Marcelo Neves, professor da Fipecafi (Fundação Instituto de Pesquisas
Contábeis, Atuariais e Financeiras da FEA/USP), afirma que os índices de
confiança e outros indicadores econômicos confirmam que a economia está
em processo de recuperação, mas a destruição de empresas e empregos nos
últimos meses vai atrasar esse processo.
"Aparentemente, a gente bateu no fundo do poço e estamos em uma
trajetória de estabilidade para melhora. A notícia ruim é que o poço é muito
fundo. Agora, é preciso dar tração à economia", afirma Neves.
"Será muito difícil ter uma retomada muito rápida. Estávamos atrasados em
relação ao resto do mundo antes da crise. E você teve destruição de emprego,
destruição de renda, empresas fecharam, pararam de recolher impostos. Vai
ter menos gente para empurrar o carro."
Ele afirma que o auxílio emergencial e outras ações do governo foram
importantes para essa estabilização, mas que agora é necessário retirar
lentamente esses incentivos e, ao mesmo tempo, buscar outras formas de
ação estatal para que haja uma retomada do crescimento.
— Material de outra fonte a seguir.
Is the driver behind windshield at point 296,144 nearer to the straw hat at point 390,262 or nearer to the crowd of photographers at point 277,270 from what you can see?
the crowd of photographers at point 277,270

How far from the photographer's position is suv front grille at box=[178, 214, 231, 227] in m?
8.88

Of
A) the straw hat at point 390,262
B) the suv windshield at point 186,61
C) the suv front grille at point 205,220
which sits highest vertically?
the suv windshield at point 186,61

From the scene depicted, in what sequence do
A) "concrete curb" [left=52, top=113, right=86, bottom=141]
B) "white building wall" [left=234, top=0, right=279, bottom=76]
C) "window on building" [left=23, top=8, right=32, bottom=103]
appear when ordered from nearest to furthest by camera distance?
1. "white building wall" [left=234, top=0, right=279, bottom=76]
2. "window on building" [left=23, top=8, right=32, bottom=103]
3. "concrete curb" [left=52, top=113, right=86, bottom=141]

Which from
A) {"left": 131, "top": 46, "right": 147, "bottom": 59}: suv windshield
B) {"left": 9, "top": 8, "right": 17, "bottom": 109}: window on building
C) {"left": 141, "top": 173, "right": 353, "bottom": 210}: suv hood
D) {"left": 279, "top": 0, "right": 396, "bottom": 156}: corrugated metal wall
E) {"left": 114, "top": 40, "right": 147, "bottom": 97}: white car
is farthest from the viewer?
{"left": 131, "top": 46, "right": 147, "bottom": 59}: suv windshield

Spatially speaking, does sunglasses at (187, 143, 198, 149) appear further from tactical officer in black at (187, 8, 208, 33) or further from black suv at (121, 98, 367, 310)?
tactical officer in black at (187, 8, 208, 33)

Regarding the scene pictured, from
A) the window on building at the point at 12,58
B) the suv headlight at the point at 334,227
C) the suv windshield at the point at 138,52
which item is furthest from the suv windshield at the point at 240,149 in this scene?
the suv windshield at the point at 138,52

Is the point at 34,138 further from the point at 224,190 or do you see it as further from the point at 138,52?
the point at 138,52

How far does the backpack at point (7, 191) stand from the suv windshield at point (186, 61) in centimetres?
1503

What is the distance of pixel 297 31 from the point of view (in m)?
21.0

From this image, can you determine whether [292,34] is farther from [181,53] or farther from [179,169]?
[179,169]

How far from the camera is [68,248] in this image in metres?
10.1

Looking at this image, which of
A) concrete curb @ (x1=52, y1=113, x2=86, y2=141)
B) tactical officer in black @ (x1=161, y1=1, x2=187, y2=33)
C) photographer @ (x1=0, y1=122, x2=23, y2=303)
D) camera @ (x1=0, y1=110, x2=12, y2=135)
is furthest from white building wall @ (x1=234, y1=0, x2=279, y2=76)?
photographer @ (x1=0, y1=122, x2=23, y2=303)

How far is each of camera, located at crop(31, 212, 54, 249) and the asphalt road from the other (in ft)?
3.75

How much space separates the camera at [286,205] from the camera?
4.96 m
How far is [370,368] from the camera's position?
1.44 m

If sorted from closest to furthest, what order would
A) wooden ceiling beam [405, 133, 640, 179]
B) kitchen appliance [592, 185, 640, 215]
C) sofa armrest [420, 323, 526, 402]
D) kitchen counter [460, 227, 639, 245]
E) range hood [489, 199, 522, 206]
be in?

Além disso, afirma ser importante que a sociedade possa caminhar na mesma
direção, a despeito dos problemas políticos, e que haja mais harmonia entre
os Poderes para que sejam aprovadas reformas que estimulem os
investimentos privados, como ocorreu no caso recente da aprovação do novo
marco do saneamento pelo Congresso.
O professor de macroeconomia do Insper Eduardo Correia afirma ver nos
indicadores de confiança, incluindo sondagens e índices financeiros como
Bolsa e juros, um otimismo exagerado.
Ele questiona a capacidade do Ministério da Economia de coordenar um
processo de recuperação econômica que dependa mais da ação governamental
e critica o relaxamento das medidas de isolamento por governos estaduais,
que classifica como precipitada.
"Eu sou muito cauteloso com o caso brasileiro, porque aqui, mais do que em
outros países relevantes economicamente, a gente tem se movido no escuro,
sem testagem para a Covid-19, com manipulação de dados pelo Ministério da
Saúde", afirma Correia.
"O Brasil corre um risco maior do que outros países de ter uma segunda onda
muito forte justamente por causa de um relaxamento prematuro. O que
diferencia o Brasil é essa falta de planejamento."